Last night at Fallon, the APG convened for some more Noisy Thinking about the present and future of planning.
This time it was the turn of clients past, present and future to chare their views on the state of the discipline and the challenges facing Planners….
Andy Fennell, Group Marketing Director of Diageo; Mark Lund, Partner at NOW and former CEO of COI; Alison Hardy, owner of Headstrong Thinking and former Director of Marketing Services at Doctor Foster: DOH shared insights and provocations
Andy kicked off, reflecting initially on the ever more complex state of marketing and communication, with a proliferation of media and markets to deal with nowadays. His view of planning and planners was simple – be insightful, action focussed drivers of growth. Our role is to create change and for all our cleverness and intellect, if we can’t affect change then our ideas and our role are worthless. Our role is to focus creative endeavour and our obsession is simplicity. The kind of planners he’s looking for are partners, team members, owning the business outcome. The last thing he wants is a consultant. If you can’t synthesise all your cleverness into a remarkably simple idea expressed in ordinary language, then you will simply be tolerated and ultimately ignored.
Inspired by Andy’s tales of simplicity and business focussed and chilled by the prospect of noisy irrelevance, we welcomed Alison to share her views.
As an agency planner turned client at the UK’s biggest employer (the NHS, 1.4 million people!), Alison had a unique perspective. We all indulge in the fantasies she describes, where the agency, and the planner is the centre of the clients’ life, hanging on our every utterance. Of course it’s nothing like that. Clients are busy, distracted and managing a vast number of relationships – in her time at the DoH, Alison was dealing, on a weekly retained basis, with 19 different agencies, of one discipline or another. As she put it – you don’t manage the client, the client manages you. Very few agencies and very few people count in this world. Only 3 or 4 of those 19 agencies were really close to her and very few individuals in these agencies stood out. The challenge for planning is to be the voice of insight and clarity in the crowd; to understand the clients’ business and make a difference to it. Planners’ habit of always looking to find a new challenge and tiring of routine can militate against this, as ultimately the only thing that matters in an agency is the individuals, and planners allow themselves to be moved around too much to matter in the long run.
Alison’s focus on closeness reminded us all that for planning to be effective, it is a relationship discipline. Mark Lund was up next.
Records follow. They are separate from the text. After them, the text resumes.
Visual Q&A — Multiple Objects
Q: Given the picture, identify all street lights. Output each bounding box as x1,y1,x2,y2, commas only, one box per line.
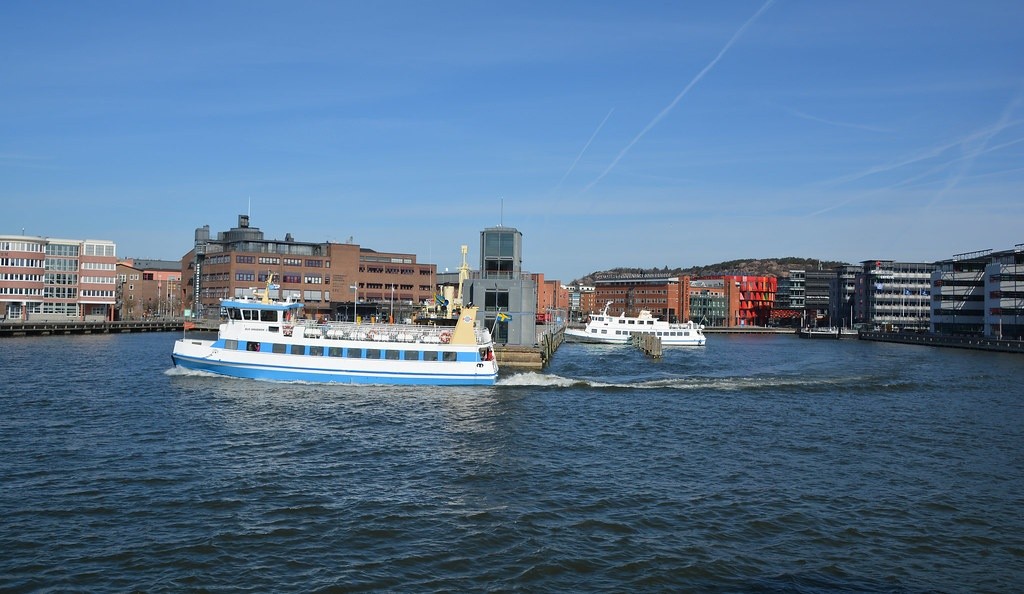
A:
391,282,394,317
353,280,357,322
841,318,844,326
Speaking as a serial founder of agencies and a manager of one of the biggest agency rosters in recent history during his time at the COI, Mark was broad in his references and realistic in his assessment. Marketing clients are under more pressure than they have ever been, needing to interpret a colossally complex world and deliver results fast. The planners role is to help the client interpret this world and light the way ahead. Our duty must be to the ultimate business outcome. He shared some helpful archetypes to illustrate the future – would you be Gandalf, drawing on wisdom and experience to create the right outcome? Or would you be the Benedict Cumberbatch Sherlock of 2012, the young, quick witted observer, able to see what others have not seen and draw swift and insightful conclusions. He left us with the image of the great planner as the gymnast on a bar, able to perform dazzling somersaults, but always land on a slender, solid foundation of truth.
The evening wore on into questions as we discussed what consumer ownership of brands might mean for all this (get over it, the consumer has always owned your brand, it’s just more visible now); whether the planners’ primary responsibility is to the client or the creative department (it’s all about the business outcome, remember?); and whether planning can thrive as an independent specialist discipline (planning is one player on a team, as an independent voice, the question is what will you do with all those clever charts?). The assembled masses tumbled out into the bright lights of Oxford Circus provoked, inspired and ready to go again in a couple of months when we will debate the effect that global planning has on all this.
Thanks to Fallon for hosting such a stimulating event and to our sponsors, Flamingo.